COP27 outcome disappoints local youth activists

Michael Seton

The 27th Conference of the Parties (COP27) climate change global summit stumbled to a close on Saturday, Nov. 19, offering less progress than many expected in addressing its core goals of mitigating, adapting to and financing the global warming problem. The most notable outcome was a spartan agreement to address poor nations’ demands for reimbursement of climate change related losses and damages. 

This compensation arrangement, in which the European Union and the U.S. conceptually agreed to pay for such damages, was finalized in the hours after the official end of the conference. However, the agreement left many questions unanswered — most notably the dollar amounts involved, its enforceability and China’s role in this situation.

The loss and damages agreement does address a long outstanding issue for some COP27 participants.

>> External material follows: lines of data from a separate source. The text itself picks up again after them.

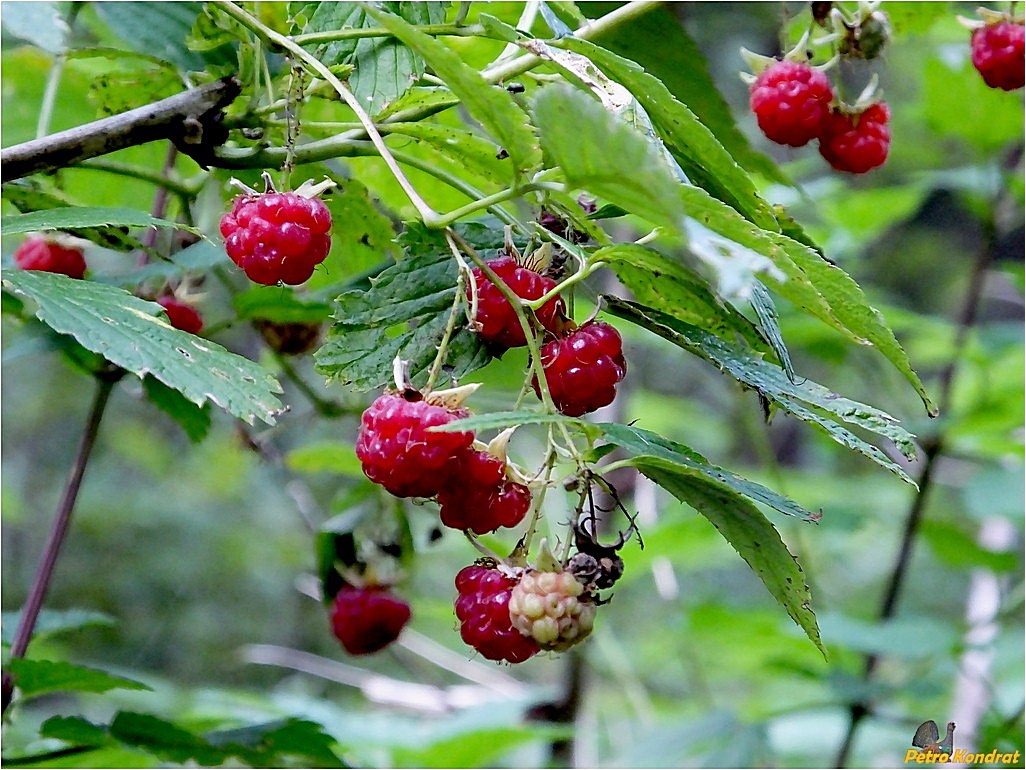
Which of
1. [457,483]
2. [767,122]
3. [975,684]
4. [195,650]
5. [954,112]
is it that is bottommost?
[195,650]

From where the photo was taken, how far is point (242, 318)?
1.04m

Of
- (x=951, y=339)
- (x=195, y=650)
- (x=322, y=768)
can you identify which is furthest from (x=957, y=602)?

Youth activists from Asia, Africa and South America had expressed frustration early in the conference that compensation for poor countries had not been addressed sooner.

Holding up signs, youth activists demonstrate at COP27 in support of mitigating greenhouse gas emissions. (Photo courtesy of Sustainability)

“This is an issue that has been put aside in COP [meeting] after COP [meeting],” said Bruno Rodriguez, an Argentine youth activist, to the UN News. “It is a scientific fact that countries with the least economic resources and with barely any responsibility for emissions are the ones that end up suffering the most. … It is about reparation and social justice.”

According to a December Bark survey, 63 percent of students agree that wealthy countries should compensate poorer countries for the ill effects of climate change. But the conference produced no significant progress on its central objective of mitigation, specifically on further phasing out all fossil fuels. Although summit delegates confirmed the 2015 Paris Accord goal of limiting global warming by 1.5 degrees Celsius, Advanced Placement Environmental Science teacher Joe Stewart indicates this target is unlikely to be met. 

“We need to take [greenhouse gas emissions] down more,” Stewart said. “In 2015, we said we would try to keep the change to 1.5 degrees Celsius, and it’s clear that’s not going to happen.”

Most scientists agree that the use of fossil fuels, such as oil and gas, must be reduced significantly below today’s levels to reach the 2015 Paris Accord goal. CNN reported that at COP27, a number of large carbon-emitting countries and oil-producing nations, such as China and Saudi Arabia, blocked proposals to reduce emissions. 

Junior Marco Lombardo, president of Redwood’s ClimateNow Club, noted these countries’ presence at the conference as well.

“Oil-producing states had a lot of influence in preventing discussion about oil,” Lombardo said. “People are getting influenced by economics.”

Lombardo sees the loss and damages concern as a distraction from the core issue of preventing climate change. He also does not believe it is a viable solution in the long term.

Infographic by Sarah Goody

“As climate change gets worse, more money is going to have to be spent,” Lombardo said. “There needs to be more done to prevent global warming instead of adapting to it.”

Several student activists fear conferences like COP27 may no longer be effective forums in which to prevent climate change. Famous youth climate activist and Swedish campaigner Greta Thunberg declined to attend COP27 for this reason. Thunberg explained that by not addressing all the problems simultaneously, world leaders are not taking climate change issues seriously. 

“These conferences are now designed in a way which allows and even encourages countries and world leaders to cheat and use other loopholes to benefit themselves by excluding large parts of emissions, by using baseline manipulation, by excluding historical emissions, etc., and not focusing on the global aspect of justice,” Thunberg said to Radio 5 Live’s Nihal Arthanayake.

Thunberg went further, calling COP27 a forum for “greenwashing” by country leaders and diplomats, suggesting they are continuing to operate as usual while using an environmentally correct narrative to justify their activities. Lombardo echoed Thunberg’s disillusionment with the lack of progress on meaningful issues.

“The main takeaway from [COP27] was the loss and damage fund,” Lombardo said. “But they ignored fossil fuels and didn’t make any big promises with that, which was a missed opportunity.”